# PSE Polaris Express String and Cable question...



## WGMitch (Feb 15, 2005)

I need to make a string and cable set for an older PSE bow. It is a Polaris Express.

The bottom limb has these markings, but I'm not sure what it means:

Cable Tune #2830
String I.D. 3250

Can anyone tell me what this means or tell me the string and cable length of this bow?

Thanks!


----------



## WGMitch (Feb 15, 2005)

*ttt*

ttt


----------



## WGMitch (Feb 15, 2005)

*PSE website...*

It wasn't easy, but I think I found what I was looking for on the PSE website.


----------



## fab1979 (Jul 17, 2012)

*Polaris express*



WGMitch said:


> It wasn't easy, but I think I found what I was looking for on the PSE website.
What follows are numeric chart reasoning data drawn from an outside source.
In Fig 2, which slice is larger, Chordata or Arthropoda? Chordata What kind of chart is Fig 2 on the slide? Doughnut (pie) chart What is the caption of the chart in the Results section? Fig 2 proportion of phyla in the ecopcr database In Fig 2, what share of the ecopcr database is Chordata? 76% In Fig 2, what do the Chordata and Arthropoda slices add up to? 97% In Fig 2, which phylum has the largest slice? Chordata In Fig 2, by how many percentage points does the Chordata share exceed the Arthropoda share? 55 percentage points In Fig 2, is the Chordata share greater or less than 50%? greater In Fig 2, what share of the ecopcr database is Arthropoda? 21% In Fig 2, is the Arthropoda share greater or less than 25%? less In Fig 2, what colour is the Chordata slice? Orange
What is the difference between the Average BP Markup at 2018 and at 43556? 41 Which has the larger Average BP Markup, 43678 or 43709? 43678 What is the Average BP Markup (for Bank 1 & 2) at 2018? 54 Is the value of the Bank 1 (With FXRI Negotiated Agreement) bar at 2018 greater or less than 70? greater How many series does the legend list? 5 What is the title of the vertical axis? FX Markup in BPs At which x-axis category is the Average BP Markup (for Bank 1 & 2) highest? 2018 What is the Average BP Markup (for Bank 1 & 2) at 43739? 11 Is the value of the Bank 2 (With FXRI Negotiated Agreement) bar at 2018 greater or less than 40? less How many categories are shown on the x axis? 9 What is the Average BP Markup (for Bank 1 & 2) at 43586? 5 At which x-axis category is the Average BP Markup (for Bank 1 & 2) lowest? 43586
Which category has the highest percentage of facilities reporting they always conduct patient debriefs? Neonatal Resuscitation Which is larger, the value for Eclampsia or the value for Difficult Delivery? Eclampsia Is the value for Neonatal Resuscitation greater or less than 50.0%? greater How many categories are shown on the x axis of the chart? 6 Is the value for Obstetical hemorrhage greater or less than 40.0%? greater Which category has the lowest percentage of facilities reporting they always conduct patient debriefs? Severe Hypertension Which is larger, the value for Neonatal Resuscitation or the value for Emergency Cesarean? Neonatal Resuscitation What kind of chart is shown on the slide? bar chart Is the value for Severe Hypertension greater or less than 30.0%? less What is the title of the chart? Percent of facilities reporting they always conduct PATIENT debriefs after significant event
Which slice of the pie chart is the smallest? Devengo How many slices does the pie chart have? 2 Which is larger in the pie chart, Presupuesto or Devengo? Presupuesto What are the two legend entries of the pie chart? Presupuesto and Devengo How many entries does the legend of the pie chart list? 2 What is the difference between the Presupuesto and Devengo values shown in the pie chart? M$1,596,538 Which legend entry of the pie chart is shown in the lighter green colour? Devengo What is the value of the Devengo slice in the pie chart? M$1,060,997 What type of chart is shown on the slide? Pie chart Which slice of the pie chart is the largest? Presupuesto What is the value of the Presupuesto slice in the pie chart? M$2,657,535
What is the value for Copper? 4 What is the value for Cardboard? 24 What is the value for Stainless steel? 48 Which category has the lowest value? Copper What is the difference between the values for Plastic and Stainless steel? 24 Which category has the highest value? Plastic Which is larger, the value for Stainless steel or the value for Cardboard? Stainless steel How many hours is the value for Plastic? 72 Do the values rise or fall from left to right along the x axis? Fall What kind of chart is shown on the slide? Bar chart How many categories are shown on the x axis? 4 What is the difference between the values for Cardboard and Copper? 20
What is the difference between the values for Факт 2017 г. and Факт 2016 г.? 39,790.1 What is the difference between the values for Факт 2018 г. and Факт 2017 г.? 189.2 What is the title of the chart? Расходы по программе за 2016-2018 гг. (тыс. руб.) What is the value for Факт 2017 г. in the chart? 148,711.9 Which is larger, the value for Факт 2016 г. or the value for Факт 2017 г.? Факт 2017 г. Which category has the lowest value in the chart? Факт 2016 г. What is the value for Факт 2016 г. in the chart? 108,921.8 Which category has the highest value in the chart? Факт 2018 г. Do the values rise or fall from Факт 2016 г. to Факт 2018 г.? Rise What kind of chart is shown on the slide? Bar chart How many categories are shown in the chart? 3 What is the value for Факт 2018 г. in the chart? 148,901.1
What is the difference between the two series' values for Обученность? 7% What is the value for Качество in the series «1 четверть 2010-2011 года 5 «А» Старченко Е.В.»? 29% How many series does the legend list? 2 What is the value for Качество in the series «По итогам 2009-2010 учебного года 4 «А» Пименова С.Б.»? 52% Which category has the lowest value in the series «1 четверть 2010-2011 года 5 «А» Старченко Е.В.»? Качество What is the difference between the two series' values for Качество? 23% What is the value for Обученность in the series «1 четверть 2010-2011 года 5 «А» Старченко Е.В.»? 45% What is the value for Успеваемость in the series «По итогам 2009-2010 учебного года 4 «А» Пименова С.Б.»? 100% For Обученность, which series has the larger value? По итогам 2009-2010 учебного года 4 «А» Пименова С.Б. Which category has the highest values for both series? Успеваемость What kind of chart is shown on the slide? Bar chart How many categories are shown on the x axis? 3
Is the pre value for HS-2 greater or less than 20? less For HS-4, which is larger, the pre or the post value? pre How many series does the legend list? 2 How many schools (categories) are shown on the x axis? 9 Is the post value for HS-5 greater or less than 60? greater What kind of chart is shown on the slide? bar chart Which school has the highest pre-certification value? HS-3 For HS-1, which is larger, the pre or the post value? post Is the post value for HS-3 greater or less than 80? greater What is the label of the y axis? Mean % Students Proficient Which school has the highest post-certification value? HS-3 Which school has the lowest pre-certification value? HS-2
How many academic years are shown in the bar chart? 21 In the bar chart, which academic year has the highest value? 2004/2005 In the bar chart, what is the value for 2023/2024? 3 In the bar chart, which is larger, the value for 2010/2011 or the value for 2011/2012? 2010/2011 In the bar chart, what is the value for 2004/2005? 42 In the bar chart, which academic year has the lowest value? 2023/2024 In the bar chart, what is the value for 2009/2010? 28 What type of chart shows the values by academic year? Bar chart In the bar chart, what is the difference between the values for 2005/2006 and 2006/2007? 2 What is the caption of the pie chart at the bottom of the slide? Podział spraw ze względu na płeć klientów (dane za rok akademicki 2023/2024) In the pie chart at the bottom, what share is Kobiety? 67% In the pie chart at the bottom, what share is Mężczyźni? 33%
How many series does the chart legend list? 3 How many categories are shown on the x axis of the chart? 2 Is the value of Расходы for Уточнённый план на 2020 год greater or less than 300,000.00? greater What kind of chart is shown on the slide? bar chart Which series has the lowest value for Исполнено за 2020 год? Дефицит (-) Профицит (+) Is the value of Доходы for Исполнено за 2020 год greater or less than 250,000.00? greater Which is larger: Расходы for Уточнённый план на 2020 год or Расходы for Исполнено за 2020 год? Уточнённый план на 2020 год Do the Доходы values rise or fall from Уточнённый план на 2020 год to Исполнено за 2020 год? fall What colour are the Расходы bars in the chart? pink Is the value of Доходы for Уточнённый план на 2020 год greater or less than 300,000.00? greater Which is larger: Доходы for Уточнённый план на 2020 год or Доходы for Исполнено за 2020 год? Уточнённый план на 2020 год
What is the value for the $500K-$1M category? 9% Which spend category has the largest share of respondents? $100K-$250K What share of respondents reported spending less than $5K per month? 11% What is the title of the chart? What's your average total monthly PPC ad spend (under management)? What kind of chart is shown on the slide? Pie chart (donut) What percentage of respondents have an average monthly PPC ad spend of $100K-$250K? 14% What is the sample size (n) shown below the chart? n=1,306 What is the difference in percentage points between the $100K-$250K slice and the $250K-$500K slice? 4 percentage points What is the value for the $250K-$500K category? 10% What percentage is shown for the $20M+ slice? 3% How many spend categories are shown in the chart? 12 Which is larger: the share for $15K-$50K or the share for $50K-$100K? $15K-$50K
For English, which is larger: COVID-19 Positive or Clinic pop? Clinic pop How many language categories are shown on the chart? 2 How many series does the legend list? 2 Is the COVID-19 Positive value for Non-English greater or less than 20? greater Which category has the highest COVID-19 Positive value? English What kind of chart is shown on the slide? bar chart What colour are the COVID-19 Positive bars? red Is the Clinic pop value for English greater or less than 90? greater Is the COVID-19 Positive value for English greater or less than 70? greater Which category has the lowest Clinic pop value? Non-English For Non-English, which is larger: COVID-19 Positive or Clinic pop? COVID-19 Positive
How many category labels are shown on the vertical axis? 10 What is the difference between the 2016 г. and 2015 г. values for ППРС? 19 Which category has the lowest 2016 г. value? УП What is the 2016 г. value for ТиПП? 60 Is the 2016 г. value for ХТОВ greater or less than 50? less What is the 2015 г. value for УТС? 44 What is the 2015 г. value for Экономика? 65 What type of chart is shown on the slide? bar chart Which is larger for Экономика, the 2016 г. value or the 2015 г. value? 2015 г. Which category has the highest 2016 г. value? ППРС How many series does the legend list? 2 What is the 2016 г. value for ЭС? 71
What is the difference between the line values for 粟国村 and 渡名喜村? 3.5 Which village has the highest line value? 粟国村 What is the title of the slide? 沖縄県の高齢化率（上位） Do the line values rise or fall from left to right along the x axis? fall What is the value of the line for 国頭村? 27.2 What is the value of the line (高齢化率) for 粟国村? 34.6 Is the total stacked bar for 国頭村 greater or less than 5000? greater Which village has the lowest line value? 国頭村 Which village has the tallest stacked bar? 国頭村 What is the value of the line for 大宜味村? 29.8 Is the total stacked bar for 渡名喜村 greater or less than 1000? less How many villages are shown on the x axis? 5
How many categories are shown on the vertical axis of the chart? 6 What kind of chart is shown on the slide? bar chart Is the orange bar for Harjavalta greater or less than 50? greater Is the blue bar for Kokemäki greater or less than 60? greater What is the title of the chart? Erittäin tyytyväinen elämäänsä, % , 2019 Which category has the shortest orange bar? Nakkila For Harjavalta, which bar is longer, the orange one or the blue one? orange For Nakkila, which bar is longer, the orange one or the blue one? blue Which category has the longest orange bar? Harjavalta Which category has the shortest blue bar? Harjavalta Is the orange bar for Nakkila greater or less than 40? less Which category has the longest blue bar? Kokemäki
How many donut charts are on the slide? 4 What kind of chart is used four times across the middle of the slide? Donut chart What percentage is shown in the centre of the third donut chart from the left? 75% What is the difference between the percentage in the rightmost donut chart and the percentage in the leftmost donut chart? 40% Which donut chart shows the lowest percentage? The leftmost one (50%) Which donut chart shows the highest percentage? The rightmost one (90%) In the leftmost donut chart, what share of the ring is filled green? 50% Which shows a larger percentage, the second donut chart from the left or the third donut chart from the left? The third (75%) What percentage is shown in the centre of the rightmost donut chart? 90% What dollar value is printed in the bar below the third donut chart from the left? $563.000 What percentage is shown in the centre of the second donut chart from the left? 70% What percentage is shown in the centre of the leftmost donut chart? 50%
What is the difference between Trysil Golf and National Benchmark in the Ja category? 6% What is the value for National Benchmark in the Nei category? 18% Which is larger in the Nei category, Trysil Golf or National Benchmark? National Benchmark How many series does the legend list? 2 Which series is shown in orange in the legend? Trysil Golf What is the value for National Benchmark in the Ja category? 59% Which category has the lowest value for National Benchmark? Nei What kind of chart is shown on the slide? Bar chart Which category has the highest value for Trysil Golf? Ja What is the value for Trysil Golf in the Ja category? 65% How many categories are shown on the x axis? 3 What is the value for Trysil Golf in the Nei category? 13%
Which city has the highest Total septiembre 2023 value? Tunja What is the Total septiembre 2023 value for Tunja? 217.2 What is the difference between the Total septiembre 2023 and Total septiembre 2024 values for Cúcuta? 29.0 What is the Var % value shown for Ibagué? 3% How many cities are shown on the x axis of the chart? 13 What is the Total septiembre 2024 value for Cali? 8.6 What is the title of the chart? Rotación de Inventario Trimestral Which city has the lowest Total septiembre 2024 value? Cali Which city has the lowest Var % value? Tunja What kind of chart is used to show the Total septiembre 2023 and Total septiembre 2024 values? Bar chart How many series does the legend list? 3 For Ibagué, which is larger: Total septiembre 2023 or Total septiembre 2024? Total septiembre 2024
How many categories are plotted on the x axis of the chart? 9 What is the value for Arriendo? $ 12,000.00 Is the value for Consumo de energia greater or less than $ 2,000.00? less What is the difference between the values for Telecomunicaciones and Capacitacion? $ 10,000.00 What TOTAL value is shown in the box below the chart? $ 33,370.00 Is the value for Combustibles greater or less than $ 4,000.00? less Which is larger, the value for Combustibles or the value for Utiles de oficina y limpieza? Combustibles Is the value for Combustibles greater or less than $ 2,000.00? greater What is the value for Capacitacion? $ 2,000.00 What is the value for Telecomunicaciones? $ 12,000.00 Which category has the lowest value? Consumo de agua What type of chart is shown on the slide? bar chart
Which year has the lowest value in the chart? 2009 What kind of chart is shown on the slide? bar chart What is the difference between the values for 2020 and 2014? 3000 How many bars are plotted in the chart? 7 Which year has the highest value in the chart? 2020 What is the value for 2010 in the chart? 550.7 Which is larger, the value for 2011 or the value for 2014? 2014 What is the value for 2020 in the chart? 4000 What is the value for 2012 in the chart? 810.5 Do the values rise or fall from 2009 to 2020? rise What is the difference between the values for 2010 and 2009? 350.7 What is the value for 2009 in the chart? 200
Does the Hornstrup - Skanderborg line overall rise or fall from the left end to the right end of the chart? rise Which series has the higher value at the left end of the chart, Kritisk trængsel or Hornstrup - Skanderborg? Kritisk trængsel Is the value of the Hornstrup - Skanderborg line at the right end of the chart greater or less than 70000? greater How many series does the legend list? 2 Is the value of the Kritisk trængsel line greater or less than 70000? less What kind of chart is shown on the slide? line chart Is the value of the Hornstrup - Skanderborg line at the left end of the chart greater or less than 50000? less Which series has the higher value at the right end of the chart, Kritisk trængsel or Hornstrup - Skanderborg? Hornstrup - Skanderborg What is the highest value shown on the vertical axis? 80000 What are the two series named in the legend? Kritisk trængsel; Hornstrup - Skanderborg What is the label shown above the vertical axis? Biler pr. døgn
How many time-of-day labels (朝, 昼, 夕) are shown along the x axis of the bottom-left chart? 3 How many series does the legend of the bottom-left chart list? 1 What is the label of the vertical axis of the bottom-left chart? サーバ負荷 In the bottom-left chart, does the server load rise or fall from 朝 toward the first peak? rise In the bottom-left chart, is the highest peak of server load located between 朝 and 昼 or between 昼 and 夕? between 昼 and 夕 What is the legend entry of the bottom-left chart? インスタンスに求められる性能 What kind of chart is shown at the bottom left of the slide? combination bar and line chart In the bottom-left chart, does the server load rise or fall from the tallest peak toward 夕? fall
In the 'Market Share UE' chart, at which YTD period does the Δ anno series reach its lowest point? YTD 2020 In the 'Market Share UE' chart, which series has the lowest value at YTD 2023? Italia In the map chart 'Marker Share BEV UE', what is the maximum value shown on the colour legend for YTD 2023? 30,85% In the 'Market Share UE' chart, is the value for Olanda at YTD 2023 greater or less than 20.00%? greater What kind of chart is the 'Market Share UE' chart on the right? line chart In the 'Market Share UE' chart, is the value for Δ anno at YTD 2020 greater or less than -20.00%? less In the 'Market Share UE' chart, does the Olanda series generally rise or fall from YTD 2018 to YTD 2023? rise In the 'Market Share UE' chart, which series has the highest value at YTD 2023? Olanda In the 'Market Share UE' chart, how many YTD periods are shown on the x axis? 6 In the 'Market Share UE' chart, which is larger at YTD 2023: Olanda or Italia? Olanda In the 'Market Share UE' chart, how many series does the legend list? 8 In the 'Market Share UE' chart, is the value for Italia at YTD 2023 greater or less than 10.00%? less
I bought a polaris express same cable tune and string id. I need a string but not a lot of info on string lengths online do you remember were or what length you bought for it.
Thanks for any help you can give me.


----------



## Low_E (Sep 15, 2003)

fab1979 said:


> I bought a polaris express same cable tune and string id. I need a string but not a lot of info on string lengths online do you remember were or what length you bought for it.
> Thanks for any help you can give me.


same here.
Need to build new cables and strings for a PSE Polaris. Does anybody knows the lengths of string and cables?


----------